Tass quoted Rogozin as saying the project could include a base on the lunar surface.

“China is a serious partner. I don’t rule out that as soon as we agree the outlines of our lunar program with the Americans, it is our manned lunar program, the formation of a research station on Moon’s surface is likely to be carried out with our Chinese partners. They can be equal partners already in the coming years,” he told Russia’s TV Channel One.

  • newpapyrus

    No logical reason for any international participation in America’s lunar program except for charging foreign agencies $150 million for each foreign astronaut that participates in an American mission to NRHO or to the lunar surface. Just $150 million for a foreign astronaut to go to the lunar surface and to return home with perhaps 10 kilograms of lunar rocks would be an absolute bargain!

    Marcel

  • Smokey_the_Bear

    A lunar gateway is dumb, NASA should be establishing a lunar base, and stop sticking tin cans together in space and calling it a leap forward.

  • Terry Stetler

    They have a choice: Lockheeds lander with 4 ugly bags of mostly water + 1 tonne of cargo, or BFS – which could serve as the initial base until permanent structures are built from the contents of the cargo bay and 12 cargo bins (88 cubic meters in total) in its aft section. Once Blue Origin arrives, SpaceX can haul the big cargo, and Blue Origin can set up a Whole Foods & restaurant for weekend keggers.

  • Robert G. Oler

    There is nothing Russia brings to the table…

  • windbourne

    What?
    BO will take a fraction of what BFR is taking to the lunar surface.

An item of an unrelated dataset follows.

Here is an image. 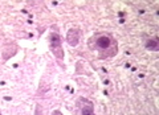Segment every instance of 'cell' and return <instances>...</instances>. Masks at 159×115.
<instances>
[{"label": "cell", "instance_id": "obj_1", "mask_svg": "<svg viewBox=\"0 0 159 115\" xmlns=\"http://www.w3.org/2000/svg\"><path fill=\"white\" fill-rule=\"evenodd\" d=\"M94 49H97L99 52H105L106 56H109L107 52H110V56H114L117 53V42L110 34H97L96 41H94Z\"/></svg>", "mask_w": 159, "mask_h": 115}, {"label": "cell", "instance_id": "obj_6", "mask_svg": "<svg viewBox=\"0 0 159 115\" xmlns=\"http://www.w3.org/2000/svg\"><path fill=\"white\" fill-rule=\"evenodd\" d=\"M52 115H64L61 111H58V110H56V111H53L52 113Z\"/></svg>", "mask_w": 159, "mask_h": 115}, {"label": "cell", "instance_id": "obj_2", "mask_svg": "<svg viewBox=\"0 0 159 115\" xmlns=\"http://www.w3.org/2000/svg\"><path fill=\"white\" fill-rule=\"evenodd\" d=\"M51 49L53 56L58 60H64V49H62V38L58 33L51 34Z\"/></svg>", "mask_w": 159, "mask_h": 115}, {"label": "cell", "instance_id": "obj_3", "mask_svg": "<svg viewBox=\"0 0 159 115\" xmlns=\"http://www.w3.org/2000/svg\"><path fill=\"white\" fill-rule=\"evenodd\" d=\"M81 115H94V104L88 99H81Z\"/></svg>", "mask_w": 159, "mask_h": 115}, {"label": "cell", "instance_id": "obj_5", "mask_svg": "<svg viewBox=\"0 0 159 115\" xmlns=\"http://www.w3.org/2000/svg\"><path fill=\"white\" fill-rule=\"evenodd\" d=\"M146 48L150 49V51H158V40L157 38H152V40H147L146 42Z\"/></svg>", "mask_w": 159, "mask_h": 115}, {"label": "cell", "instance_id": "obj_4", "mask_svg": "<svg viewBox=\"0 0 159 115\" xmlns=\"http://www.w3.org/2000/svg\"><path fill=\"white\" fill-rule=\"evenodd\" d=\"M78 40H80V32L77 29H69V32L66 34V41L69 42V45L76 46L78 44Z\"/></svg>", "mask_w": 159, "mask_h": 115}]
</instances>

    And it makes little sense to use BFS as lunar living quarters. Far better to send multiple BFS cargo ships first ( testing ) with 50-100 tonnes each, and have an established safe quarters already on the moon when ppl go.

  • windbourne

    Actually, they do. Russia has kept America alive in space and overall been a good partner for 20+ years.
    We really need to have ISS partners go to the moon.

  • duheagle

    Yes, especially money. And that being the case, I thought it was damned white of the Russkie to offer China the chance to be an equal partner.

  • duheagle

    I’m all in favor of doing things in future, on the Moon and elsewhere, with our other ISS partners, but not with Russia. Rewarding bad behavior just gets you more bad behavior.

  • therealdmt

    Disagreeableness. Also, conspiracy theories.

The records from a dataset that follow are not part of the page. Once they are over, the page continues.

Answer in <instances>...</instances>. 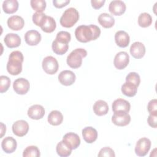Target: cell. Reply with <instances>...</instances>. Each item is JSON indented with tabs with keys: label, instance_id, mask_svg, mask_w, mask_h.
Returning <instances> with one entry per match:
<instances>
[{
	"label": "cell",
	"instance_id": "6da1fadb",
	"mask_svg": "<svg viewBox=\"0 0 157 157\" xmlns=\"http://www.w3.org/2000/svg\"><path fill=\"white\" fill-rule=\"evenodd\" d=\"M101 34L100 28L94 25H80L75 31V36L77 40L86 43L97 39Z\"/></svg>",
	"mask_w": 157,
	"mask_h": 157
},
{
	"label": "cell",
	"instance_id": "7a4b0ae2",
	"mask_svg": "<svg viewBox=\"0 0 157 157\" xmlns=\"http://www.w3.org/2000/svg\"><path fill=\"white\" fill-rule=\"evenodd\" d=\"M71 39V36L69 33L63 31L58 32L52 45L53 52L59 55L66 53L68 50V43L70 42Z\"/></svg>",
	"mask_w": 157,
	"mask_h": 157
},
{
	"label": "cell",
	"instance_id": "3957f363",
	"mask_svg": "<svg viewBox=\"0 0 157 157\" xmlns=\"http://www.w3.org/2000/svg\"><path fill=\"white\" fill-rule=\"evenodd\" d=\"M24 57L23 53L18 50L12 52L9 56L7 70L12 75H18L22 71V63Z\"/></svg>",
	"mask_w": 157,
	"mask_h": 157
},
{
	"label": "cell",
	"instance_id": "277c9868",
	"mask_svg": "<svg viewBox=\"0 0 157 157\" xmlns=\"http://www.w3.org/2000/svg\"><path fill=\"white\" fill-rule=\"evenodd\" d=\"M87 52L82 48H78L70 53L67 57V65L73 69H77L81 66L82 64V58L86 57Z\"/></svg>",
	"mask_w": 157,
	"mask_h": 157
},
{
	"label": "cell",
	"instance_id": "5b68a950",
	"mask_svg": "<svg viewBox=\"0 0 157 157\" xmlns=\"http://www.w3.org/2000/svg\"><path fill=\"white\" fill-rule=\"evenodd\" d=\"M79 13L76 9L70 7L67 9L60 18V24L64 28L72 27L78 20Z\"/></svg>",
	"mask_w": 157,
	"mask_h": 157
},
{
	"label": "cell",
	"instance_id": "8992f818",
	"mask_svg": "<svg viewBox=\"0 0 157 157\" xmlns=\"http://www.w3.org/2000/svg\"><path fill=\"white\" fill-rule=\"evenodd\" d=\"M44 71L48 74H55L58 69L59 65L56 59L52 56H47L44 58L42 63Z\"/></svg>",
	"mask_w": 157,
	"mask_h": 157
},
{
	"label": "cell",
	"instance_id": "52a82bcc",
	"mask_svg": "<svg viewBox=\"0 0 157 157\" xmlns=\"http://www.w3.org/2000/svg\"><path fill=\"white\" fill-rule=\"evenodd\" d=\"M151 147V141L147 137L140 138L136 143L135 153L139 156H145Z\"/></svg>",
	"mask_w": 157,
	"mask_h": 157
},
{
	"label": "cell",
	"instance_id": "ba28073f",
	"mask_svg": "<svg viewBox=\"0 0 157 157\" xmlns=\"http://www.w3.org/2000/svg\"><path fill=\"white\" fill-rule=\"evenodd\" d=\"M30 84L28 80L24 78L16 79L13 83V88L16 93L18 94H25L29 90Z\"/></svg>",
	"mask_w": 157,
	"mask_h": 157
},
{
	"label": "cell",
	"instance_id": "9c48e42d",
	"mask_svg": "<svg viewBox=\"0 0 157 157\" xmlns=\"http://www.w3.org/2000/svg\"><path fill=\"white\" fill-rule=\"evenodd\" d=\"M129 56L126 52H120L116 54L113 60L115 67L120 70L124 69L129 64Z\"/></svg>",
	"mask_w": 157,
	"mask_h": 157
},
{
	"label": "cell",
	"instance_id": "30bf717a",
	"mask_svg": "<svg viewBox=\"0 0 157 157\" xmlns=\"http://www.w3.org/2000/svg\"><path fill=\"white\" fill-rule=\"evenodd\" d=\"M113 123L118 126L128 125L131 121V116L126 112H115L112 117Z\"/></svg>",
	"mask_w": 157,
	"mask_h": 157
},
{
	"label": "cell",
	"instance_id": "8fae6325",
	"mask_svg": "<svg viewBox=\"0 0 157 157\" xmlns=\"http://www.w3.org/2000/svg\"><path fill=\"white\" fill-rule=\"evenodd\" d=\"M29 130V124L27 121L20 120L15 121L12 125V131L15 135L18 137L25 136Z\"/></svg>",
	"mask_w": 157,
	"mask_h": 157
},
{
	"label": "cell",
	"instance_id": "7c38bea8",
	"mask_svg": "<svg viewBox=\"0 0 157 157\" xmlns=\"http://www.w3.org/2000/svg\"><path fill=\"white\" fill-rule=\"evenodd\" d=\"M76 79L75 74L69 70L61 71L58 75V80L63 85L69 86L72 85Z\"/></svg>",
	"mask_w": 157,
	"mask_h": 157
},
{
	"label": "cell",
	"instance_id": "4fadbf2b",
	"mask_svg": "<svg viewBox=\"0 0 157 157\" xmlns=\"http://www.w3.org/2000/svg\"><path fill=\"white\" fill-rule=\"evenodd\" d=\"M125 3L120 0H115L110 2L109 6V12L113 15H121L126 10Z\"/></svg>",
	"mask_w": 157,
	"mask_h": 157
},
{
	"label": "cell",
	"instance_id": "5bb4252c",
	"mask_svg": "<svg viewBox=\"0 0 157 157\" xmlns=\"http://www.w3.org/2000/svg\"><path fill=\"white\" fill-rule=\"evenodd\" d=\"M63 141L65 142L72 150L77 148L80 144V139L79 136L77 134L72 132L66 134L63 136Z\"/></svg>",
	"mask_w": 157,
	"mask_h": 157
},
{
	"label": "cell",
	"instance_id": "9a60e30c",
	"mask_svg": "<svg viewBox=\"0 0 157 157\" xmlns=\"http://www.w3.org/2000/svg\"><path fill=\"white\" fill-rule=\"evenodd\" d=\"M112 107V110L114 113L119 112L128 113L130 110L131 104L128 101L118 98L113 102Z\"/></svg>",
	"mask_w": 157,
	"mask_h": 157
},
{
	"label": "cell",
	"instance_id": "2e32d148",
	"mask_svg": "<svg viewBox=\"0 0 157 157\" xmlns=\"http://www.w3.org/2000/svg\"><path fill=\"white\" fill-rule=\"evenodd\" d=\"M8 27L13 31H18L21 29L25 25L23 18L18 15H12L7 20Z\"/></svg>",
	"mask_w": 157,
	"mask_h": 157
},
{
	"label": "cell",
	"instance_id": "e0dca14e",
	"mask_svg": "<svg viewBox=\"0 0 157 157\" xmlns=\"http://www.w3.org/2000/svg\"><path fill=\"white\" fill-rule=\"evenodd\" d=\"M25 40L29 45H36L41 40V35L36 30H29L25 34Z\"/></svg>",
	"mask_w": 157,
	"mask_h": 157
},
{
	"label": "cell",
	"instance_id": "ac0fdd59",
	"mask_svg": "<svg viewBox=\"0 0 157 157\" xmlns=\"http://www.w3.org/2000/svg\"><path fill=\"white\" fill-rule=\"evenodd\" d=\"M27 113L30 118L33 120H39L44 116L45 109L43 106L39 104H35L28 109Z\"/></svg>",
	"mask_w": 157,
	"mask_h": 157
},
{
	"label": "cell",
	"instance_id": "d6986e66",
	"mask_svg": "<svg viewBox=\"0 0 157 157\" xmlns=\"http://www.w3.org/2000/svg\"><path fill=\"white\" fill-rule=\"evenodd\" d=\"M130 53L135 58H142L145 55V47L142 42H135L130 47Z\"/></svg>",
	"mask_w": 157,
	"mask_h": 157
},
{
	"label": "cell",
	"instance_id": "ffe728a7",
	"mask_svg": "<svg viewBox=\"0 0 157 157\" xmlns=\"http://www.w3.org/2000/svg\"><path fill=\"white\" fill-rule=\"evenodd\" d=\"M1 147L3 151L6 153H12L17 148V143L16 140L12 137H5L1 143Z\"/></svg>",
	"mask_w": 157,
	"mask_h": 157
},
{
	"label": "cell",
	"instance_id": "44dd1931",
	"mask_svg": "<svg viewBox=\"0 0 157 157\" xmlns=\"http://www.w3.org/2000/svg\"><path fill=\"white\" fill-rule=\"evenodd\" d=\"M115 40L118 46L124 48L128 46L130 38L128 34L124 31H118L115 34Z\"/></svg>",
	"mask_w": 157,
	"mask_h": 157
},
{
	"label": "cell",
	"instance_id": "7402d4cb",
	"mask_svg": "<svg viewBox=\"0 0 157 157\" xmlns=\"http://www.w3.org/2000/svg\"><path fill=\"white\" fill-rule=\"evenodd\" d=\"M82 136L86 142L91 144L97 139L98 132L94 128L87 126L82 129Z\"/></svg>",
	"mask_w": 157,
	"mask_h": 157
},
{
	"label": "cell",
	"instance_id": "603a6c76",
	"mask_svg": "<svg viewBox=\"0 0 157 157\" xmlns=\"http://www.w3.org/2000/svg\"><path fill=\"white\" fill-rule=\"evenodd\" d=\"M4 42L7 47L10 48H15L20 46L21 44V39L17 34L9 33L5 36Z\"/></svg>",
	"mask_w": 157,
	"mask_h": 157
},
{
	"label": "cell",
	"instance_id": "cb8c5ba5",
	"mask_svg": "<svg viewBox=\"0 0 157 157\" xmlns=\"http://www.w3.org/2000/svg\"><path fill=\"white\" fill-rule=\"evenodd\" d=\"M99 24L105 28H112L115 24V19L111 15L107 13H102L98 18Z\"/></svg>",
	"mask_w": 157,
	"mask_h": 157
},
{
	"label": "cell",
	"instance_id": "d4e9b609",
	"mask_svg": "<svg viewBox=\"0 0 157 157\" xmlns=\"http://www.w3.org/2000/svg\"><path fill=\"white\" fill-rule=\"evenodd\" d=\"M93 111L98 116H103L106 115L109 111L107 103L103 100L97 101L93 105Z\"/></svg>",
	"mask_w": 157,
	"mask_h": 157
},
{
	"label": "cell",
	"instance_id": "484cf974",
	"mask_svg": "<svg viewBox=\"0 0 157 157\" xmlns=\"http://www.w3.org/2000/svg\"><path fill=\"white\" fill-rule=\"evenodd\" d=\"M56 23L55 19L50 16H46L40 28L43 31L47 33H50L55 30Z\"/></svg>",
	"mask_w": 157,
	"mask_h": 157
},
{
	"label": "cell",
	"instance_id": "4316f807",
	"mask_svg": "<svg viewBox=\"0 0 157 157\" xmlns=\"http://www.w3.org/2000/svg\"><path fill=\"white\" fill-rule=\"evenodd\" d=\"M18 2L17 0H6L2 3L4 12L8 14L13 13L18 10Z\"/></svg>",
	"mask_w": 157,
	"mask_h": 157
},
{
	"label": "cell",
	"instance_id": "83f0119b",
	"mask_svg": "<svg viewBox=\"0 0 157 157\" xmlns=\"http://www.w3.org/2000/svg\"><path fill=\"white\" fill-rule=\"evenodd\" d=\"M121 90L124 95L128 97H133L137 93V86L132 83L126 82L121 86Z\"/></svg>",
	"mask_w": 157,
	"mask_h": 157
},
{
	"label": "cell",
	"instance_id": "f1b7e54d",
	"mask_svg": "<svg viewBox=\"0 0 157 157\" xmlns=\"http://www.w3.org/2000/svg\"><path fill=\"white\" fill-rule=\"evenodd\" d=\"M63 120L62 113L58 110H52L48 115V122L53 126L60 124Z\"/></svg>",
	"mask_w": 157,
	"mask_h": 157
},
{
	"label": "cell",
	"instance_id": "f546056e",
	"mask_svg": "<svg viewBox=\"0 0 157 157\" xmlns=\"http://www.w3.org/2000/svg\"><path fill=\"white\" fill-rule=\"evenodd\" d=\"M56 151L59 156L66 157L71 154L72 149L65 142L61 140L57 144Z\"/></svg>",
	"mask_w": 157,
	"mask_h": 157
},
{
	"label": "cell",
	"instance_id": "4dcf8cb0",
	"mask_svg": "<svg viewBox=\"0 0 157 157\" xmlns=\"http://www.w3.org/2000/svg\"><path fill=\"white\" fill-rule=\"evenodd\" d=\"M152 23L151 16L147 13L144 12L139 15L138 17V24L142 28H147L150 26Z\"/></svg>",
	"mask_w": 157,
	"mask_h": 157
},
{
	"label": "cell",
	"instance_id": "1f68e13d",
	"mask_svg": "<svg viewBox=\"0 0 157 157\" xmlns=\"http://www.w3.org/2000/svg\"><path fill=\"white\" fill-rule=\"evenodd\" d=\"M40 155V151L38 147L34 145L27 147L23 153V157H39Z\"/></svg>",
	"mask_w": 157,
	"mask_h": 157
},
{
	"label": "cell",
	"instance_id": "d6a6232c",
	"mask_svg": "<svg viewBox=\"0 0 157 157\" xmlns=\"http://www.w3.org/2000/svg\"><path fill=\"white\" fill-rule=\"evenodd\" d=\"M30 4L31 7L39 12H42L46 7V2L44 0H31Z\"/></svg>",
	"mask_w": 157,
	"mask_h": 157
},
{
	"label": "cell",
	"instance_id": "836d02e7",
	"mask_svg": "<svg viewBox=\"0 0 157 157\" xmlns=\"http://www.w3.org/2000/svg\"><path fill=\"white\" fill-rule=\"evenodd\" d=\"M10 85V78L6 75L0 76V93H3L8 90Z\"/></svg>",
	"mask_w": 157,
	"mask_h": 157
},
{
	"label": "cell",
	"instance_id": "e575fe53",
	"mask_svg": "<svg viewBox=\"0 0 157 157\" xmlns=\"http://www.w3.org/2000/svg\"><path fill=\"white\" fill-rule=\"evenodd\" d=\"M126 82L132 83L138 87L140 82V78L137 72H131L126 75Z\"/></svg>",
	"mask_w": 157,
	"mask_h": 157
},
{
	"label": "cell",
	"instance_id": "d590c367",
	"mask_svg": "<svg viewBox=\"0 0 157 157\" xmlns=\"http://www.w3.org/2000/svg\"><path fill=\"white\" fill-rule=\"evenodd\" d=\"M46 16L47 15L43 12H36L33 15V18H32L33 21L36 25L40 27V26L43 23Z\"/></svg>",
	"mask_w": 157,
	"mask_h": 157
},
{
	"label": "cell",
	"instance_id": "8d00e7d4",
	"mask_svg": "<svg viewBox=\"0 0 157 157\" xmlns=\"http://www.w3.org/2000/svg\"><path fill=\"white\" fill-rule=\"evenodd\" d=\"M98 156H109L114 157L115 156L114 151L110 147H105L101 148L98 154Z\"/></svg>",
	"mask_w": 157,
	"mask_h": 157
},
{
	"label": "cell",
	"instance_id": "74e56055",
	"mask_svg": "<svg viewBox=\"0 0 157 157\" xmlns=\"http://www.w3.org/2000/svg\"><path fill=\"white\" fill-rule=\"evenodd\" d=\"M147 109L150 114H157V100L156 99H151L149 101Z\"/></svg>",
	"mask_w": 157,
	"mask_h": 157
},
{
	"label": "cell",
	"instance_id": "f35d334b",
	"mask_svg": "<svg viewBox=\"0 0 157 157\" xmlns=\"http://www.w3.org/2000/svg\"><path fill=\"white\" fill-rule=\"evenodd\" d=\"M147 122L151 127L156 128L157 127V114H150L147 118Z\"/></svg>",
	"mask_w": 157,
	"mask_h": 157
},
{
	"label": "cell",
	"instance_id": "ab89813d",
	"mask_svg": "<svg viewBox=\"0 0 157 157\" xmlns=\"http://www.w3.org/2000/svg\"><path fill=\"white\" fill-rule=\"evenodd\" d=\"M70 2L69 0H53V4L56 8H62Z\"/></svg>",
	"mask_w": 157,
	"mask_h": 157
},
{
	"label": "cell",
	"instance_id": "60d3db41",
	"mask_svg": "<svg viewBox=\"0 0 157 157\" xmlns=\"http://www.w3.org/2000/svg\"><path fill=\"white\" fill-rule=\"evenodd\" d=\"M105 0H91V3L92 7L95 9H98L102 7L105 3Z\"/></svg>",
	"mask_w": 157,
	"mask_h": 157
},
{
	"label": "cell",
	"instance_id": "b9f144b4",
	"mask_svg": "<svg viewBox=\"0 0 157 157\" xmlns=\"http://www.w3.org/2000/svg\"><path fill=\"white\" fill-rule=\"evenodd\" d=\"M1 137H2L3 136V135L4 134V133H6V125H4L2 123H1Z\"/></svg>",
	"mask_w": 157,
	"mask_h": 157
}]
</instances>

    Demands. Russian language requirements

    That’s not nothing

    😉

  • ThomasLMatula

    No, actually, the Russians as partners in the ISS enabled the mess in space flight we have today.

    If the Soyuz wasn’t available NASA would have just kept flying the Shuttle to the ISS. The accident that impacted the Shuttle Columbia was a random event and the probably of it happening on the next flight was no higher than in any of the earlier flights. But the presence of the Soyuz as an option gave NASA the option to ground the Shuttle for months, and NASA being risk adverse did so. The availability of the Soyuz also allowed NASA the option to retire the Shuttle early with no replacement. If the Soyuz had not been available as an option NASA would have gone forward with the OSP Program, and the CST-100 that Boeing is planning to fly soon would have been flying a decade earlier.

    So no, we don’t need partners to go to the Moon. But in reality we already have ESA as they are building the service module for the Orion.

  • windbourne

    If soyuz had not been available, then ISS would have come down after Columbia.
    We lost Skylab for that reason.

  • duheagle

    We lost Skylab because it had been damaged on deployment, was only marginally useful after some heroic jury-rigging by its first crew and because nobody wanted to continue paying the high cost of the expendable vehicles that were the only way to get there and back.

    We did not lose Skylab because astronauts were killed on the way back from it.